Purchase the product in a transparent container that allows you to visually assess the quality of the contents. Lentils should not contain foreign objects, mold or dirt. The product should not have any foreign odor. For cooking, it is optimal to buy first and highest grade lentils.

Useful video

  • 50 grams of red lentils;
  • 150 grams of carrots;
  • 150 grams of celery;
  • 1 orange;
  • 1 leek stalk;
  • a teaspoon of vegetable oil;
  • 300 milliliters of vegetable broth;
  • herbs, salt and pepper to taste
  1. Rinse the lentils. Then cook it until tender in unsalted water.
  2. Take a thick-walled pan and heat the vegetable oil. Fry the chopped onion.
  3. Then add broth, chopped carrots and celery.
  4. After 15 minutes, add the boiled lentils.
  5. Turn the finished dish into puree, add orange juice and spices to taste.
  • 300 grams of chicken meat;
  • 3 potatoes;
  • 50 grams of lentils;
  • 200 grams of white cabbage;
  • 1 carrot;
  • 1 onion bulb;
  • 1 bell pepper;
  • clove of garlic;
  • a tablespoon of vegetable oil;
  • herbs, salt and pepper to taste
  1. Cut the chicken into small pieces.
  2. Pour oil into a thick-walled pan and start frying the meat.
  3. Add salt and simmer the meat in its own juices.
  4. Finely chop the vegetables from the recipe. As soon as the liquid has evaporated from the meat, add vegetables (except potatoes and cabbage) to the bowl with the chicken.
  5. Add chopped potatoes and washed lentils.
  6. Pour 1 liter of water into a saucepan.
  7. When the potatoes are cooked, add the shredded cabbage.
  8. Add herbs and spices. Cook the dish until done.
  • 1.2 liters of water;
  • 400 grams of red lentils;
  • 200 grams of carrots;
  • 200 grams of zucchini;
  • 100 grams of onions;
  • 10 grams of green onions and herbs;
  • salt and pepper to taste
  1. Add lentils to a pot of water and cook until tender.
  2. While the lentils cook, prepare the vegetables according to the recipe.
  3. Place vegetables in a saucepan and cook until tender.
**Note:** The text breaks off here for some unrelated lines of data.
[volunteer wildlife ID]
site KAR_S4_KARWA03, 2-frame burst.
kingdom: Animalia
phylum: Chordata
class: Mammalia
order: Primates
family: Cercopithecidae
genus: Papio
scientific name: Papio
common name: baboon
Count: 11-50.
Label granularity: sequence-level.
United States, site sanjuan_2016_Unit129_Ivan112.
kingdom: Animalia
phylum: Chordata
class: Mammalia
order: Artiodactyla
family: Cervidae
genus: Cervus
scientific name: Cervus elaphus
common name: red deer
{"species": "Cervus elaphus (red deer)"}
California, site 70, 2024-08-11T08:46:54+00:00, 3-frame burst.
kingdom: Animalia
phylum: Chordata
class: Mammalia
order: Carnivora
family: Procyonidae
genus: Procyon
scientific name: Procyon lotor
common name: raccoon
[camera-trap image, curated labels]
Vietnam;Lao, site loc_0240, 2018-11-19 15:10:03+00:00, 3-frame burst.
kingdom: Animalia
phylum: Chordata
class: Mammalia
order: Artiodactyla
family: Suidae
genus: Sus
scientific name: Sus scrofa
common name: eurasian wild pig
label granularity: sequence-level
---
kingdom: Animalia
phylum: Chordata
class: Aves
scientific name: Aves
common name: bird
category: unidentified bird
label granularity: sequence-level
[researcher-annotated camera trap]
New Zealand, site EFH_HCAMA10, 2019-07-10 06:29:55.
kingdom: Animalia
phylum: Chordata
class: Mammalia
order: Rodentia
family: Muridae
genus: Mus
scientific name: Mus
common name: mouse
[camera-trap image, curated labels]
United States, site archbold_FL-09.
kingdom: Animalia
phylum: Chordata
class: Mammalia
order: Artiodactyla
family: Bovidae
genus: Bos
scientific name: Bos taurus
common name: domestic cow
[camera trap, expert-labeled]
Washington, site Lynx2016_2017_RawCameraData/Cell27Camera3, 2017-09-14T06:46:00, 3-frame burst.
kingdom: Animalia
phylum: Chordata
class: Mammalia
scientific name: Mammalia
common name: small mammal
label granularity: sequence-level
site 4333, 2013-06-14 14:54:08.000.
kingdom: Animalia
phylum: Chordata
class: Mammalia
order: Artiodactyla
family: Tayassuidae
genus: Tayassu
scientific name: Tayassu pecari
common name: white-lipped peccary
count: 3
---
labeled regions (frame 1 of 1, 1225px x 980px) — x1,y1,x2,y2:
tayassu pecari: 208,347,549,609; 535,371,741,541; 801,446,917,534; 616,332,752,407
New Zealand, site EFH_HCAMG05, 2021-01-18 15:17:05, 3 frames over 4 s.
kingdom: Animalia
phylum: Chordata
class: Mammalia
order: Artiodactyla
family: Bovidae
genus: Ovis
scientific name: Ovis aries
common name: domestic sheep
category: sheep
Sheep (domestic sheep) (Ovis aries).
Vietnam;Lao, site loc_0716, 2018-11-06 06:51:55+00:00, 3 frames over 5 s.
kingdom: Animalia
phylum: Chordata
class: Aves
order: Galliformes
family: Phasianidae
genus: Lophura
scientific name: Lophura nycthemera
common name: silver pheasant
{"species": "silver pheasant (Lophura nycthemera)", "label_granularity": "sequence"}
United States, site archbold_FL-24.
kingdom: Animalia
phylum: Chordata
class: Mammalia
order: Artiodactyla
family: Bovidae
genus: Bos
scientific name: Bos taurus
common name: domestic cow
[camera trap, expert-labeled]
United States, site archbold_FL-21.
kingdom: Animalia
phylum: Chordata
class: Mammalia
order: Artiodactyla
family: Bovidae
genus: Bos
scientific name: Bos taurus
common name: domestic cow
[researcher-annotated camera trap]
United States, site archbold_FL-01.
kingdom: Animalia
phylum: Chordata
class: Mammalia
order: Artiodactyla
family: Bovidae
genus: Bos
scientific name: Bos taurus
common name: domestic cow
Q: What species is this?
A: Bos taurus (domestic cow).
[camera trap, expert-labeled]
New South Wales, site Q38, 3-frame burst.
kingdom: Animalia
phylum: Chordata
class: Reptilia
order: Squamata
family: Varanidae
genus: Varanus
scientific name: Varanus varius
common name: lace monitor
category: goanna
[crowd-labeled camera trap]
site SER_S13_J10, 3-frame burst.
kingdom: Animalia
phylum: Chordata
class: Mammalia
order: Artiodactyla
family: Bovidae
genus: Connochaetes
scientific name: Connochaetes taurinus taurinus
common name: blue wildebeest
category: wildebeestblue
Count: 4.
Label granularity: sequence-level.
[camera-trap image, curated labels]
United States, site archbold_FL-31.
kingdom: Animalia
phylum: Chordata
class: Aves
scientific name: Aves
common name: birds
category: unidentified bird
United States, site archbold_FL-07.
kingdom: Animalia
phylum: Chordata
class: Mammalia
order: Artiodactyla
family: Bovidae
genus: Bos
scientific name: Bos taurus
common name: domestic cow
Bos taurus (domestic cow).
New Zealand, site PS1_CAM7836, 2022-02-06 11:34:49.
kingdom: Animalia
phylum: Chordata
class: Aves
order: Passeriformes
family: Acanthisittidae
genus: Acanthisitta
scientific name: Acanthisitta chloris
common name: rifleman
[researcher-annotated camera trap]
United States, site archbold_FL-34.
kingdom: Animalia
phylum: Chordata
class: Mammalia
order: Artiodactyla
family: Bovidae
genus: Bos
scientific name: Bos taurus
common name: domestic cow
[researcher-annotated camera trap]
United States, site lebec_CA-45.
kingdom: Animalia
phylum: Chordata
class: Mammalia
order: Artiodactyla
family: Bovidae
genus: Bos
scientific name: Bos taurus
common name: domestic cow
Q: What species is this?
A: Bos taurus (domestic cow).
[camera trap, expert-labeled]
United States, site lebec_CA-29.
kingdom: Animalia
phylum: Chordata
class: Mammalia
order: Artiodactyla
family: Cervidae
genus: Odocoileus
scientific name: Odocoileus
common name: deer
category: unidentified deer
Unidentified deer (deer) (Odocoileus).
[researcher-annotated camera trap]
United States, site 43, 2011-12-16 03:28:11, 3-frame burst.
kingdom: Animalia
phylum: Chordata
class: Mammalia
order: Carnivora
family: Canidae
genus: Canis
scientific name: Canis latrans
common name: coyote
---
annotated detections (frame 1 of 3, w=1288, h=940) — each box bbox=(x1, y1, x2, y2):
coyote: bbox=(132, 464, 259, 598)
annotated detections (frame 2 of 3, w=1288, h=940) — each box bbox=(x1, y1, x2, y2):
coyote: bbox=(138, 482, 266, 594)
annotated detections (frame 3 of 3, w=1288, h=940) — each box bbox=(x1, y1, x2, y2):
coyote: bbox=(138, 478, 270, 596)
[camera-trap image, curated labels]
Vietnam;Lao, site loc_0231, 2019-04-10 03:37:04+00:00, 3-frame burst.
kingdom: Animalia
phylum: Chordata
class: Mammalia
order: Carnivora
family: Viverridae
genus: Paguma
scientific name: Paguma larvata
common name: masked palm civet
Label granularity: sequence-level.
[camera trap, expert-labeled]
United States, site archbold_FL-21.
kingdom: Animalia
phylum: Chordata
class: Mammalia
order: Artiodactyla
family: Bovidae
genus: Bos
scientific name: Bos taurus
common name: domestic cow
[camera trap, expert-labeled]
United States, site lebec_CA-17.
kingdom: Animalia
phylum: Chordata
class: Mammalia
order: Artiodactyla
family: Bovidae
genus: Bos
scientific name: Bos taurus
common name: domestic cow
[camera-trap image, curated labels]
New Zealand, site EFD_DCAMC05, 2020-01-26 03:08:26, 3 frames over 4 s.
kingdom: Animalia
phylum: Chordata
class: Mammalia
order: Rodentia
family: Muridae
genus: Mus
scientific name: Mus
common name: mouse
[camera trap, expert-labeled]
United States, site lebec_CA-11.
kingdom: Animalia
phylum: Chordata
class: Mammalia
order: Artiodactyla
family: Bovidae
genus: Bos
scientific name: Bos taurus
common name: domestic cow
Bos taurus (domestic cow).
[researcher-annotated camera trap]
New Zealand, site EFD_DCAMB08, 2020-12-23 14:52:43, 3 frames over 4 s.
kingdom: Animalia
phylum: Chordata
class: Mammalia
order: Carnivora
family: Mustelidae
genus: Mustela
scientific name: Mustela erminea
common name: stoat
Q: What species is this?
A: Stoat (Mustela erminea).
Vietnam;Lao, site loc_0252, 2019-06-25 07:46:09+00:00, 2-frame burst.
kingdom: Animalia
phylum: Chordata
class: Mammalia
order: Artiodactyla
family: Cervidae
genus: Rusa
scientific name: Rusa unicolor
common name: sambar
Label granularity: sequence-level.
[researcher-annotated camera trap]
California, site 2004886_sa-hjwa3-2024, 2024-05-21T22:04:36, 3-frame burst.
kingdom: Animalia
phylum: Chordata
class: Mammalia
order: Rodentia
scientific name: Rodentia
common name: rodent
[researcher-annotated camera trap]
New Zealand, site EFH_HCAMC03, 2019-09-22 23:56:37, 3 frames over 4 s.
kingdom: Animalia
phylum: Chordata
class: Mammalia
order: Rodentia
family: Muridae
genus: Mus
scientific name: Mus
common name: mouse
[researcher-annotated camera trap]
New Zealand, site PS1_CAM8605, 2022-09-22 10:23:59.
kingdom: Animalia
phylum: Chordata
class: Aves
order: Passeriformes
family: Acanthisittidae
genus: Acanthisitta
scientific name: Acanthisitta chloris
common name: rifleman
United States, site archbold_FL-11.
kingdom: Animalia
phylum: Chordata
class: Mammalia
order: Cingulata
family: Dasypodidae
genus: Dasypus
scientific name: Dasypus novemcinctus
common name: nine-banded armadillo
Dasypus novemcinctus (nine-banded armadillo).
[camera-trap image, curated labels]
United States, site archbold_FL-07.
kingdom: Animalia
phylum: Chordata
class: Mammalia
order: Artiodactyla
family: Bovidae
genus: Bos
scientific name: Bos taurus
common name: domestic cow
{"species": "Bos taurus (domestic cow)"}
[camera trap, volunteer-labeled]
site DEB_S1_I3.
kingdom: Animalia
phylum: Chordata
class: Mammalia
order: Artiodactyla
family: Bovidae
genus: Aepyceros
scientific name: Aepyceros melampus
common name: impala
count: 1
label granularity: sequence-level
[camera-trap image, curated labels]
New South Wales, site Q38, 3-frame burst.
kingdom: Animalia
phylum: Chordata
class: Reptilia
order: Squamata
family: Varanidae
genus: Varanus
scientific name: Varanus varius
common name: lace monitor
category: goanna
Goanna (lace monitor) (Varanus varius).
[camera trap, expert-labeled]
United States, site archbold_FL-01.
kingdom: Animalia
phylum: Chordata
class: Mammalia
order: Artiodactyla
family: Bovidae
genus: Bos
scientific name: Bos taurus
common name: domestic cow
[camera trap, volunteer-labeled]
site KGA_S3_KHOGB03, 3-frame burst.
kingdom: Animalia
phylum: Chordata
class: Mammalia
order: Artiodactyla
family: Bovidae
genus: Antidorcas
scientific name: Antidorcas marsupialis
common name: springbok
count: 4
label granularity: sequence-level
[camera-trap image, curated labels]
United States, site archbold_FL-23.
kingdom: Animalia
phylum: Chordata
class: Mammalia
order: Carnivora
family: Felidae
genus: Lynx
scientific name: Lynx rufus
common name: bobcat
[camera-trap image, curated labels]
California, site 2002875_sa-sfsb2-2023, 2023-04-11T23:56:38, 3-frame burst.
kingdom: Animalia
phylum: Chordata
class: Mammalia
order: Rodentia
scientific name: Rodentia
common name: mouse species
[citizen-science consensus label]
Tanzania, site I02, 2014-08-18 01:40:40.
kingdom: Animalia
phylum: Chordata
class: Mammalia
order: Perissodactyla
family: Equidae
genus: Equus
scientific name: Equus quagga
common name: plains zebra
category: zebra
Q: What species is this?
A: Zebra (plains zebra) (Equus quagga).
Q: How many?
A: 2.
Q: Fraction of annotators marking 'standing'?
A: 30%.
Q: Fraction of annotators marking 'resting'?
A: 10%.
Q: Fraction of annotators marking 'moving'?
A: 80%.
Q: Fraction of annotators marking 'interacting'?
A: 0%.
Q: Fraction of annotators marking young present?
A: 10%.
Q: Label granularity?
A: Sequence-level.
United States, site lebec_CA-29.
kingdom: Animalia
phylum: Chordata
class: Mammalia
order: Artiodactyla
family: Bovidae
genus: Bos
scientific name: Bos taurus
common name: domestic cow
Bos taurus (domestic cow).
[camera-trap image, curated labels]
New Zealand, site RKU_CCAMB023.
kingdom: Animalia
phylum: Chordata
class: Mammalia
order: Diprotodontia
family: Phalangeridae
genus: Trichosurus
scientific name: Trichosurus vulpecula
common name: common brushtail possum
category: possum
Season with salt and pepper.
  4. Grind the finished dish in a blender bowl. Add herbs to taste.
  • 250 grams of tomatoes canned in their own juice;
  • 200 grams of red lentils;
  • 2 cloves of garlic;
  • 2 bay leaves;
  • onion head;
  • 1.5 liters of chicken broth;
  • a tablespoon of thyme;
  • salt and pepper to taste
  1. Place all ingredients except tomatoes and broth in a large saucepan.
  2. Then add the remaining 2 ingredients and cook for 5 minutes over medium heat.
  3. Then reduce the heat and cook the dish for 20 minutes.
  4. The soup should have a thick consistency. Add spices to the finished dish to taste.
  • 60 grams of raw lentils;
  • a quarter of an onion;
  • 0.5 carrots;
  • turmeric, chili, salt to taste;
  • 0.5 liters of vegetable broth;
  • 30 grams of whole grain bread.
  1. Soak the lentils in cold water for 1 hour.
  2. While the product is being prepared, fry the onions and carrots in a deep saucepan.
  3. Finely chop the garlic and chili pepper. Add ingredients to the pan, combining them with spices.
  4. Pour the broth over the ingredients and bring to a boil.
  5. Reduce heat and add lentils. Add some salt.
  6. Skim off the foam and cook for another 20 minutes.
  7. Puree the soup and eat it with whole grain bread.

Lentil cutlets: recipe with tomatoes

Ingredients: red lentils – 150 grams, tomatoes – 400 grams, a teaspoon of curry, one onion, fresh cilantro, ground black pepper – a pinch, flour, olive oil. Cooking process: finely chop the onion, transfer the washed lentils to a separate pan, pour boiling water over the tomatoes, remove the skin and chop. Add tomatoes and onions to the lentils, pour in three tablespoons of water, and simmer over low heat for 20 minutes. Then add finely chopped greens, pepper, salt, curry, after ten minutes remove from heat and cool. We form cutlets from the mixture, roll them in flour, then fry them in vegetable oil for two minutes on both sides.